DATA ▸
━━━━━━━━━━━━━━━━━━━━━━━━━━━━━━

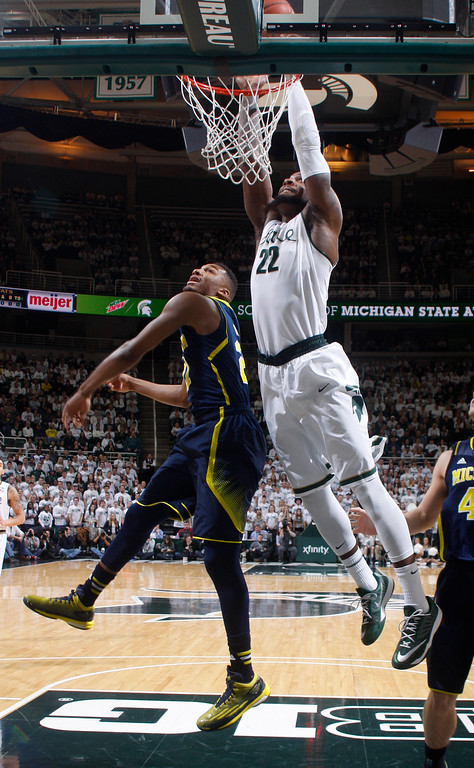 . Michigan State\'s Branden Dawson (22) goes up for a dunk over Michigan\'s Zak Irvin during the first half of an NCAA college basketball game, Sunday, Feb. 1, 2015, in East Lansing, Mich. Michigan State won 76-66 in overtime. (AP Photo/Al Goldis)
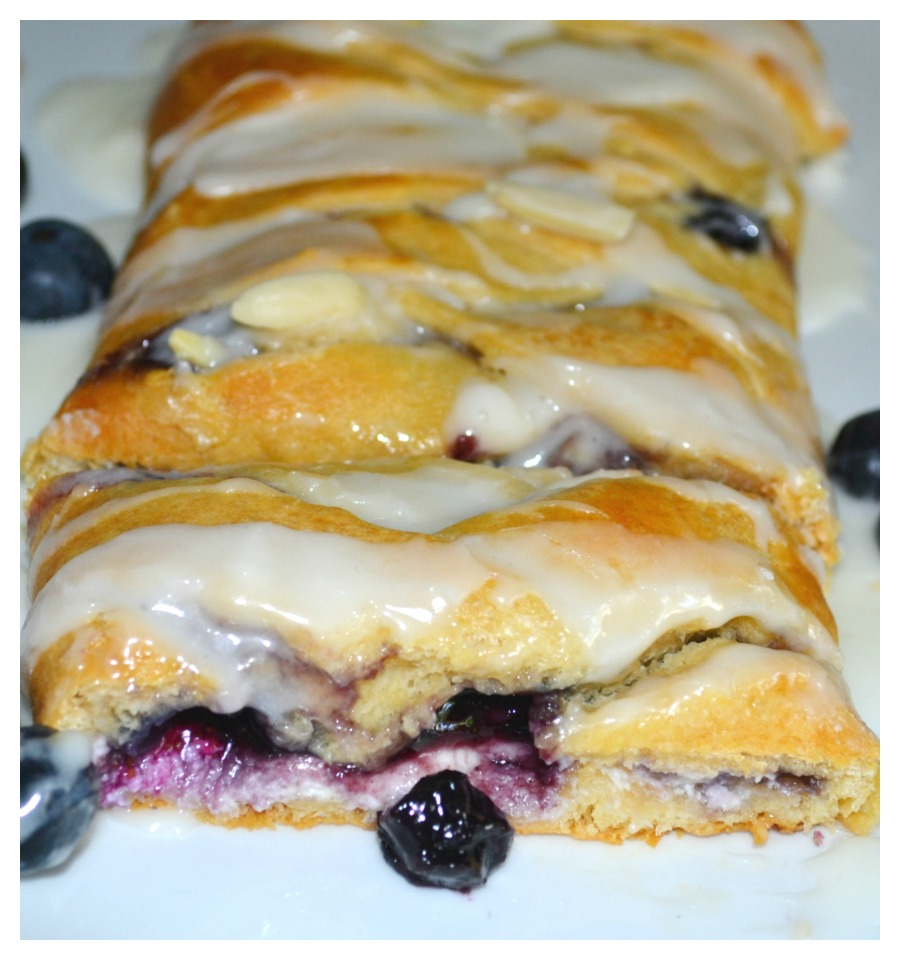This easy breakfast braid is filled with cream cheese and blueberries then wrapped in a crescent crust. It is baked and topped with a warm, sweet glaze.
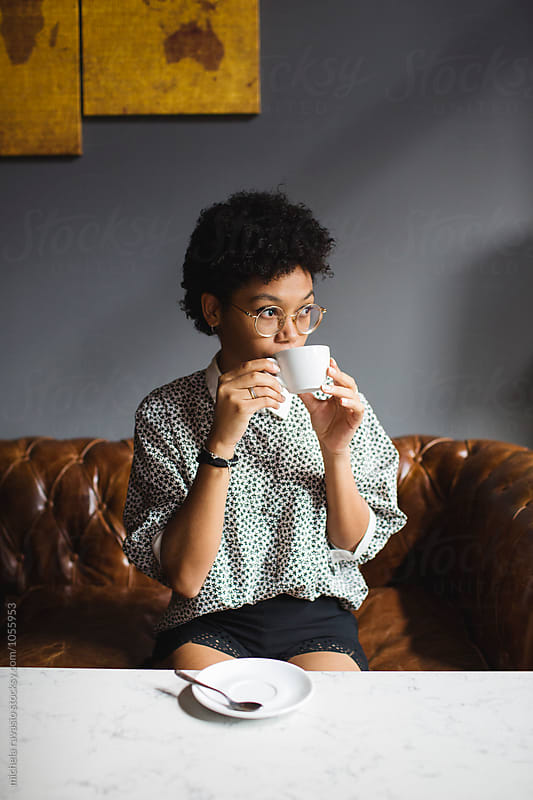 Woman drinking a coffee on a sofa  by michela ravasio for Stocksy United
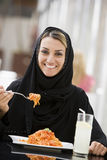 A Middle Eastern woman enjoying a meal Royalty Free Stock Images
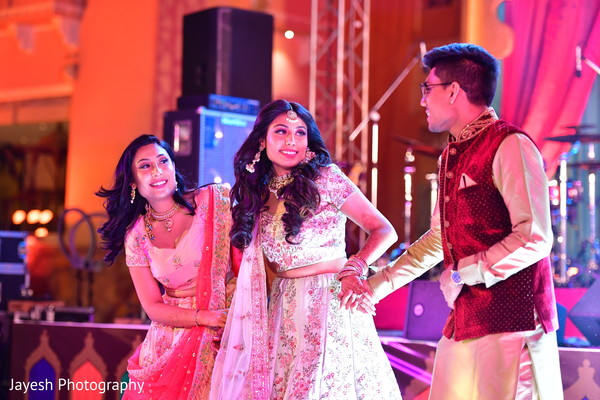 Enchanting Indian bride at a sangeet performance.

━━━━━━━━━━━━━━━━━━━━━━━━━━━━━━

EXERCISE DIRECTIONS ▸ All lines from the one containing "This easy breakfast" through the end of the data are to be written out exactly, with nothing added; skip the pictures.

TASK RESPONSE ▸
This easy breakfast braid is filled with cream cheese and blueberries then wrapped in a crescent crust. It is baked and topped with a warm, sweet glaze.
 Woman drinking a coffee on a sofa  by michela ravasio for Stocksy United
 A Middle Eastern woman enjoying a meal Royalty Free Stock Images
 Enchanting Indian bride at a sangeet performance.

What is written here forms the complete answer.